課題 1:
下の行を、「furthest」を「farthest」に置き換えたうえで、ほかは一切変えずに書き直してください。

抜粋:
KATANA(GT79B)-since 2019-

2019年式KATANA

「A Cut Above」

19年の時を経て復活し話題独り占め状態のKATANA/GT79B型。

カタナブランド恐るべしと言えるわけですが、型式からも分かる通り基本的にパワーユニットに関してはGSX-S1000とほぼ同じ。

GSX-S1000とKATANA「ストリートだろうがトップパフォーマーは譲らない」

というGSX-R1000譲りの148馬力エンジンで

・ブレンボキャリパー

・ABS&3モードトラコン

・ローRPMアシスト

など最新装備も変わらず。

ついでにいうと排気系も変わっていない様なのでGSX-S1000同様に社外マフラーが不要なほど良い音を出すかと。

2019刀じゃあ何処が違うのかというと説明するまでも無いけど外装ですね。

ストリートファイター感を出しつつもKATANAに見えるデザインなんですが、コレはスズキが一からデザインしたものではなくイタリアの企画がキッカケ。

『イタリアスズキ』

『モトチクリスモ(伊バイク誌)』

『フラスコーリ(伊デザイナー)』

『エンジンズEng(伊ビルダー)』

が協力して製作し2017年のミラノモーターショーに出品したKATANA3.0とよばれるモデルがベースです。

記録データ:

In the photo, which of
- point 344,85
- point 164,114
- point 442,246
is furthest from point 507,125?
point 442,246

課題 2:
上のKATANAの抜粋をもとに、次の問いに答えよ。
(a) エンジンの出力は何馬力か。
(b) KATANA3.0は何年のどのショーに出品されたか。
(c) KATANAは何年の時を経て復活したか。

回答 1:
In the photo, which of
- point 344,85
- point 164,114
- point 442,246
is farthest from point 507,125?
point 442,246

回答 2:
(a) 148馬力
(b) 2017年のミラノモーターショー
(c) 19年